[Opening Provided passage section]

Yeah... that thing is beautiful, and I fully support B&K's justifications to buy it.

On a side note... possible hinting/confirmation of daemonically possessed vehicles/dreadnoughts for the new CSM dex getting the ability to have marks for specific gods? Yay


----------



## jondoe297 (Jan 6, 2010)

Sweeeeeet!
Love it! Need to tie up my DE then back to chaos! This with albeit rumours of an upcoming chaos dex is very exciting!


----------



## zotb (Mar 10, 2011)

I love it. I need one to join all my other Khorne Engines. 





Aramoro said:


> And Daemon Princes are not IC's obviously so it will require a Sorcerer or Chaos Lord.



It also says a daemon of the same power, and aren't Daemon Princes daemons by Grey Knight FAQ?


----------



## Midge913 (Oct 21, 2010)

Just noticed that it can be included in a Chaos Daemons army!!!!!! WOOT!


----------



## LukeValantine (Dec 2, 2008)

[Closing Provided passage section]

__Directions__. Reproduce the forum thread above word for word, from "## jondoe297 (Jan" up to and including "is very exciting!".

[Opening Recorded data section]

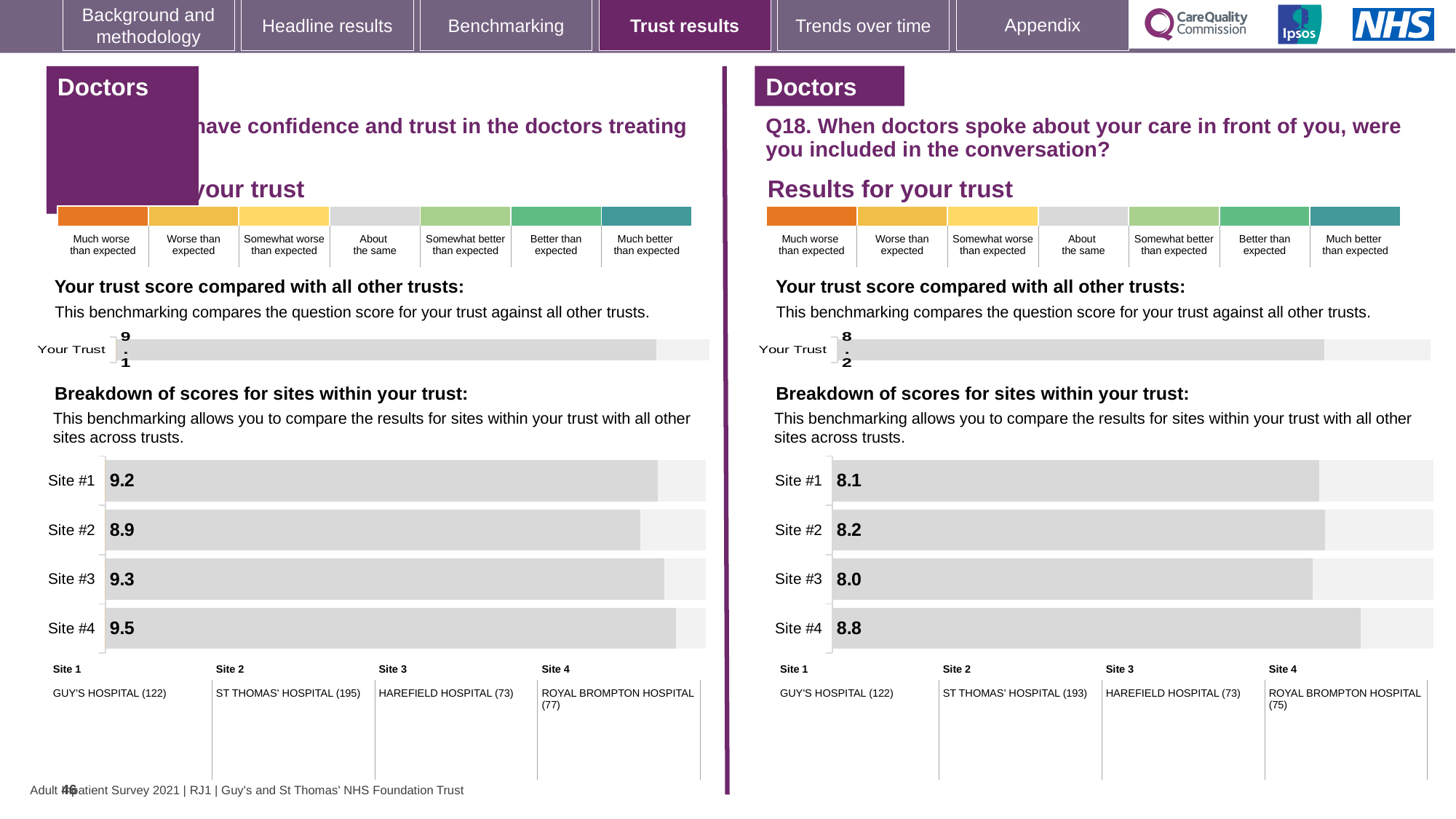
What kind of chart is the right-hand (Q18) 'Breakdown of scores for sites within your trust' chart? Bar chart How many sites are shown on the left-hand 'Breakdown of scores for sites within your trust' chart? 4 On the left-hand 'Your trust score compared with all other trusts' chart, what is the score shown for Your Trust? 9.1 On the left-hand 'Breakdown of scores for sites within your trust' chart, what is the difference between the scores for Site #4 and Site #2? 0.6 On the left-hand 'Breakdown of scores for sites within your trust' chart, which site has the lowest score? Site #2 On the right-hand (Q18) 'Your trust score compared with all other trusts' chart, what is the score shown for Your Trust? 8.2 On the right-hand (Q18) 'Breakdown of scores for sites within your trust' chart, which site has the highest score? Site #4 On the right-hand (Q18) 'Breakdown of scores for sites within your trust' chart, which is larger: the score for Site #2 or Site #3? Site #2 On the left-hand 'Breakdown of scores for sites within your trust' chart, what is the score for Site #4? 9.5 On the right-hand (Q18) 'Breakdown of scores for sites within your trust' chart, what is the score for Site #3? 8.0 On the right-hand (Q18) 'Breakdown of scores for sites within your trust' chart, what is the difference between the scores for Site #4 and Site #1? 0.7 On the left-hand 'Breakdown of scores for sites within your trust' chart, which is larger: the score for Site #1 or Site #3? Site #3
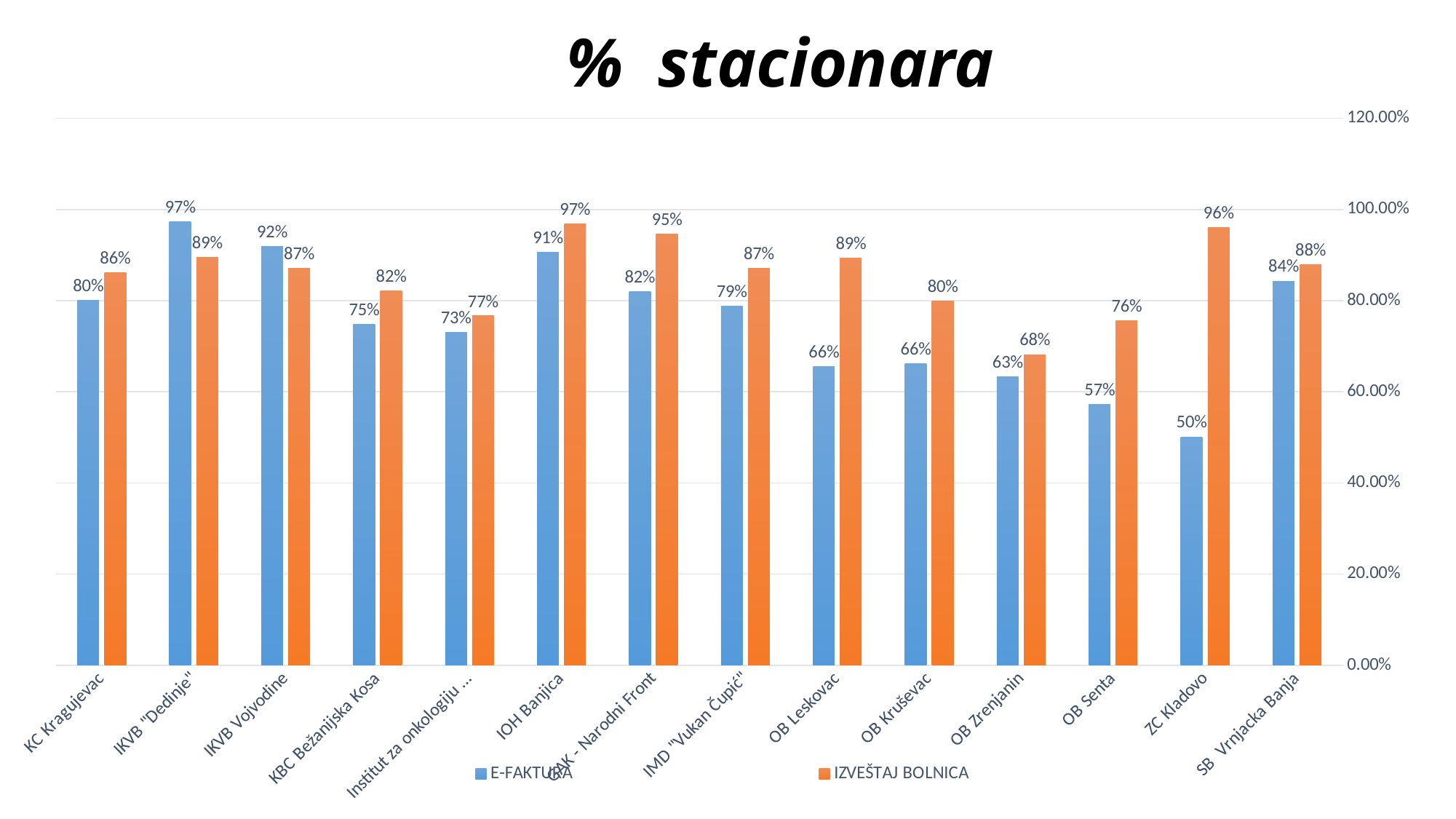
What is the difference between the IZVEŠTAJ BOLNICA and E-FAKTURA values for ZC Kladovo? 46 percentage points Which institution has the highest E-FAKTURA value? IKVB "Dedinje" Which colour represents the IZVEŠTAJ BOLNICA series? Orange For IKVB Vojvodine, which is larger: the E-FAKTURA value or the IZVEŠTAJ BOLNICA value? E-FAKTURA What is the E-FAKTURA value for ZC Kladovo? 50% What is the IZVEŠTAJ BOLNICA value for OB Leskovac? 89% Which institution has the lowest IZVEŠTAJ BOLNICA value? OB Zrenjanin What type of chart is shown on the slide? Bar chart How many institutions (categories) are shown on the x axis? 14 What is the title of the chart? % stacionara Is the E-FAKTURA value for OB Senta greater or less than 60.00%? less How many series does the legend list? 2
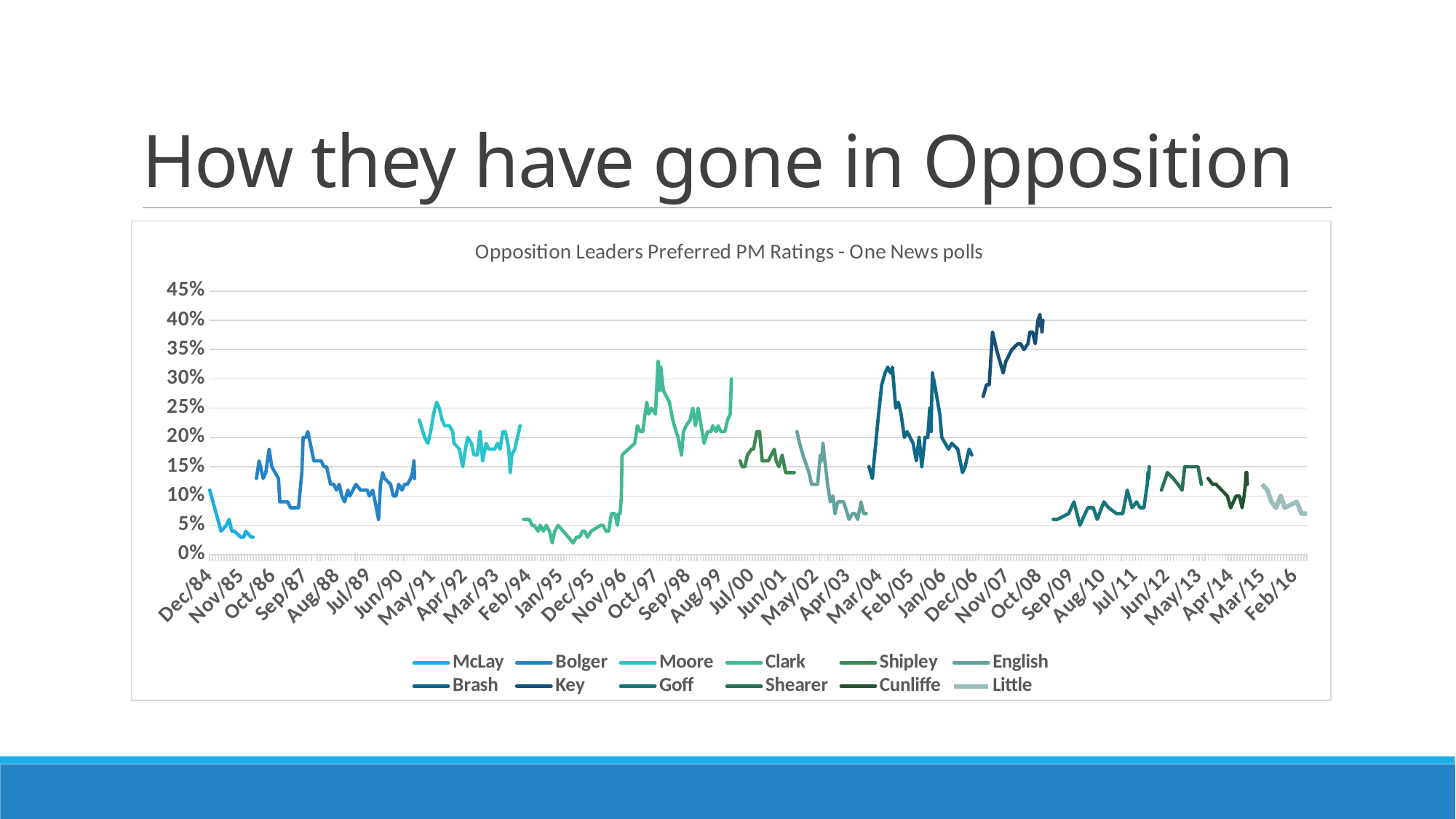
Are all values of the Goff line greater or less than 20%? less Is the peak value of the Brash line greater or less than 25%? greater What is the title of the chart? Opposition Leaders Preferred PM Ratings - One News polls Which leader's line reaches the highest preferred PM rating on the chart? Key Is the peak value of the Key line greater or less than 35%? greater What kind of chart is shown on the slide? line chart How many series does the legend list? 12 Does the McLay line generally rise or fall over its time span? fall Does the Key line generally rise or fall over its time span? rise Which line reaches a higher peak, Key or Goff? Key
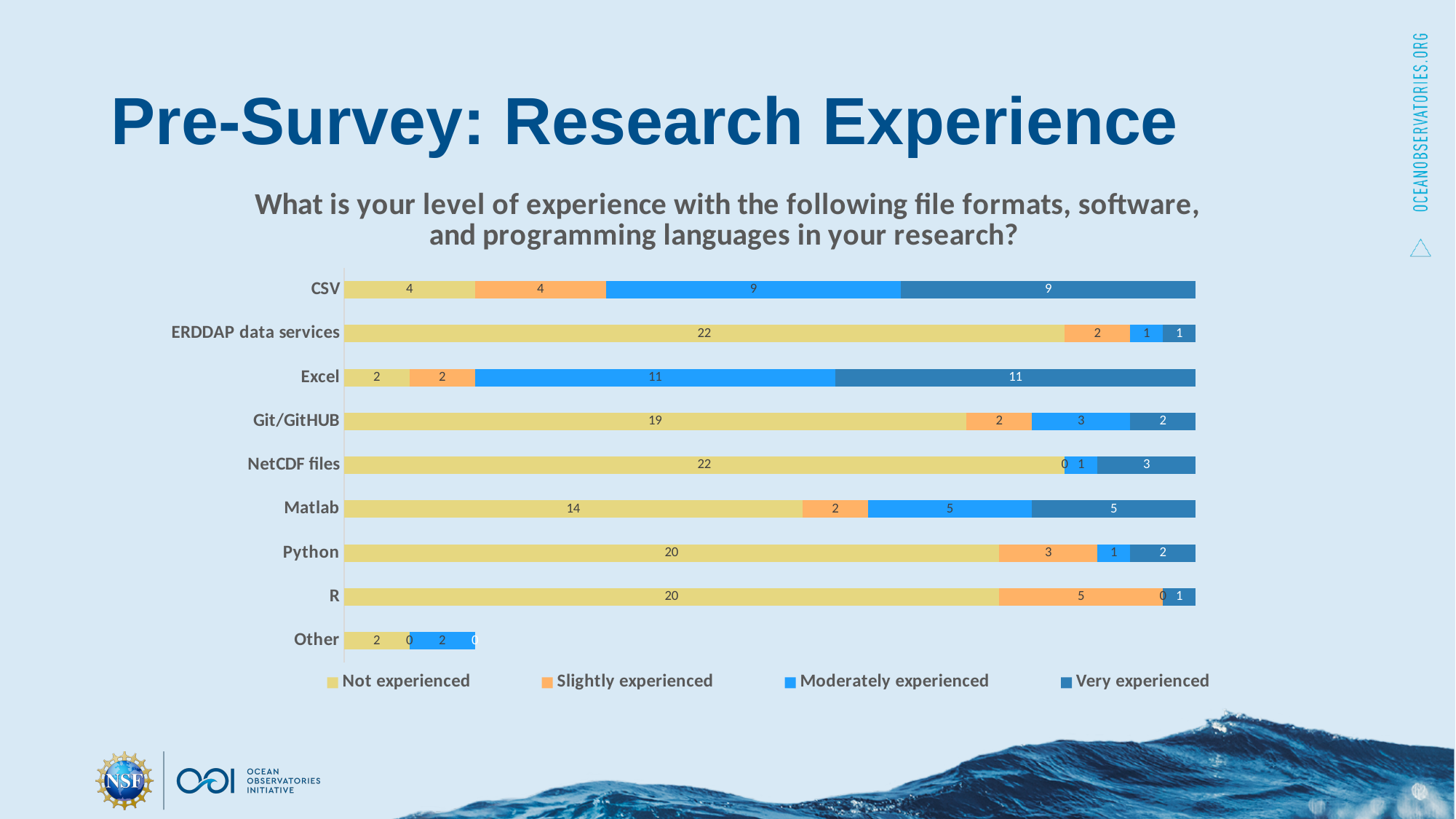
What is the 'Slightly experienced' value for R? 5 How many series does the legend list? 4 What type of chart is shown on the slide? Stacked bar chart Which category has the highest 'Very experienced' value? Excel How many categories are plotted on the chart? 9 Which category has the lowest 'Not experienced' value? Excel and Other (both 2) What is the 'Moderately experienced' value for Matlab? 5 What is the 'Not experienced' value for ERDDAP data services? 22 What is the 'Very experienced' value for Excel? 11 Which is larger, the 'Very experienced' value for CSV or for Matlab? CSV What is the difference between the 'Not experienced' values for Git/GitHUB and Matlab? 5 What is the total of the stacked bar for Python? 26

[Closing Recorded data section]

__Result of this exercise__.
## jondoe297 (Jan 6, 2010)

Sweeeeeet!
Love it! Need to tie up my DE then back to chaos! This with albeit rumours of an upcoming chaos dex is very exciting!